[WHAT TO DO]: Leave the pictures out and reproduce, exactly, the lines from the one with "CERTIFIED AUTH. CHANEL" through the end of the entries below.

[Opening SUPPLIED DATA section]

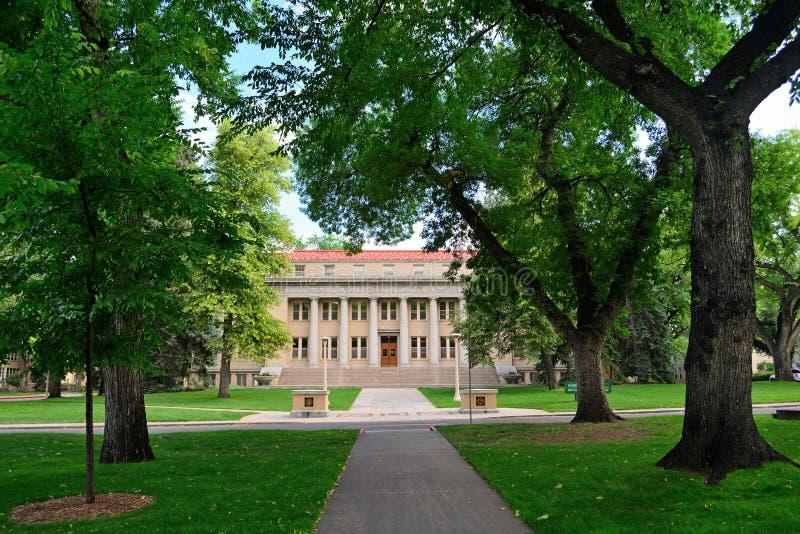 Administrativ byggnad för Colorado delstatsuniversitet i fortet Collin arkivfoto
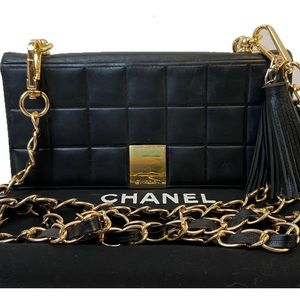 CERTIFIED AUTH. CHANEL CHOCOLATE BAR LONG WALLET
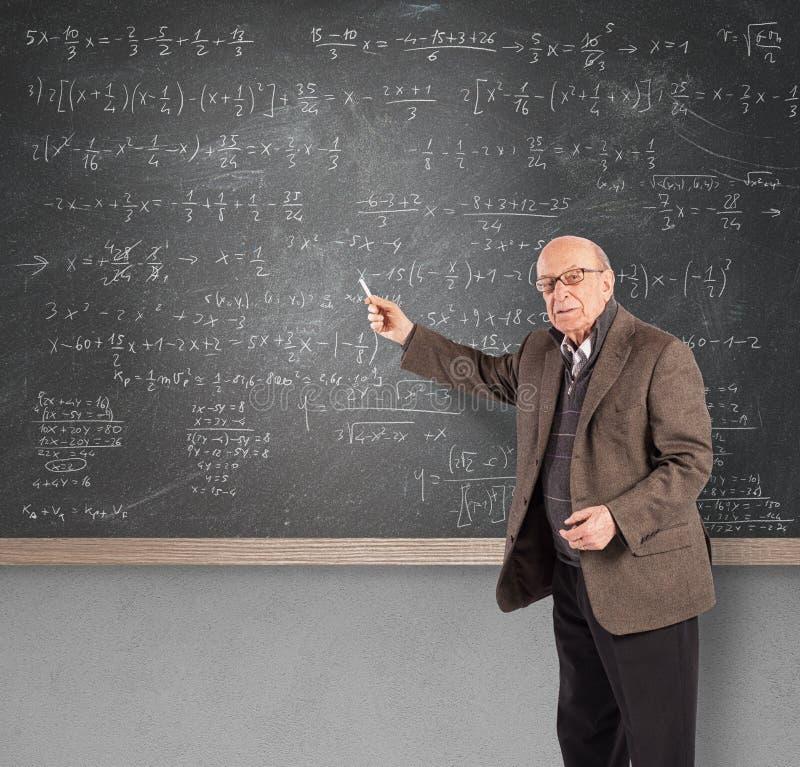 Insegnante per la matematica anziano immagine stock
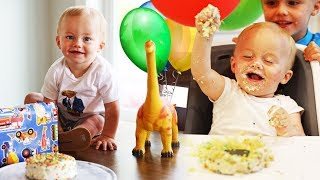 BABY TOMMY'S FIRST BIRTHDAY PARTY!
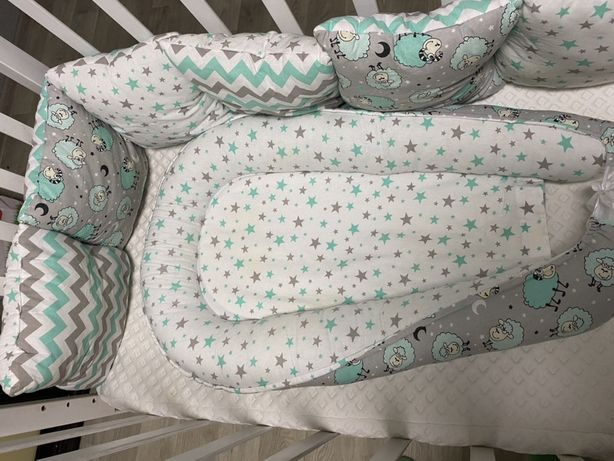 Кроватка, кокон с падушечками
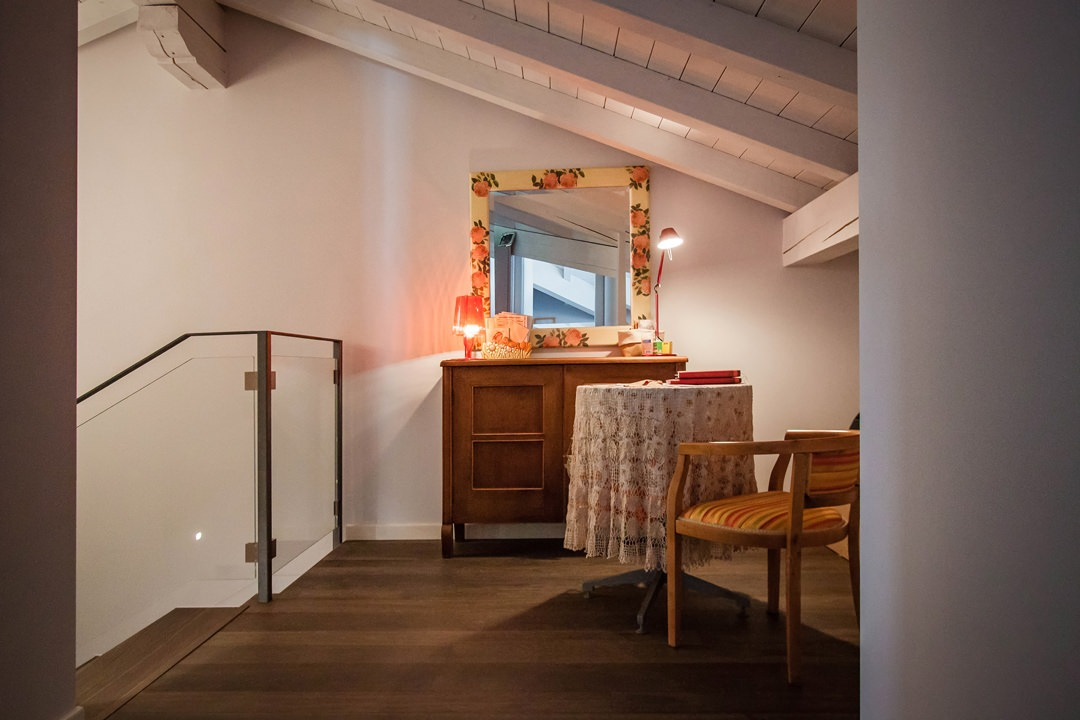 angolo-vintage-ingresso-mansarda-stile-moderno-contemporaneo-mobili-antichi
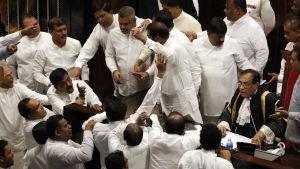 Tumult i parlamentet i Sri Lanka.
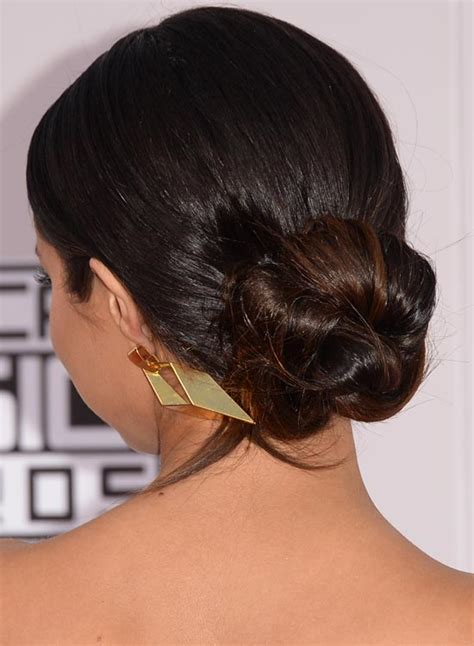 how to do a bun at the base of the neck simple hair buns for saree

[Closing SUPPLIED DATA section]

[EXERCISE SOLUTION]:
 CERTIFIED AUTH. CHANEL CHOCOLATE BAR LONG WALLET
 Insegnante per la matematica anziano immagine stock
 BABY TOMMY'S FIRST BIRTHDAY PARTY!
 Кроватка, кокон с падушечками
 angolo-vintage-ingresso-mansarda-stile-moderno-contemporaneo-mobili-antichi
 Tumult i parlamentet i Sri Lanka.
 how to do a bun at the base of the neck simple hair buns for saree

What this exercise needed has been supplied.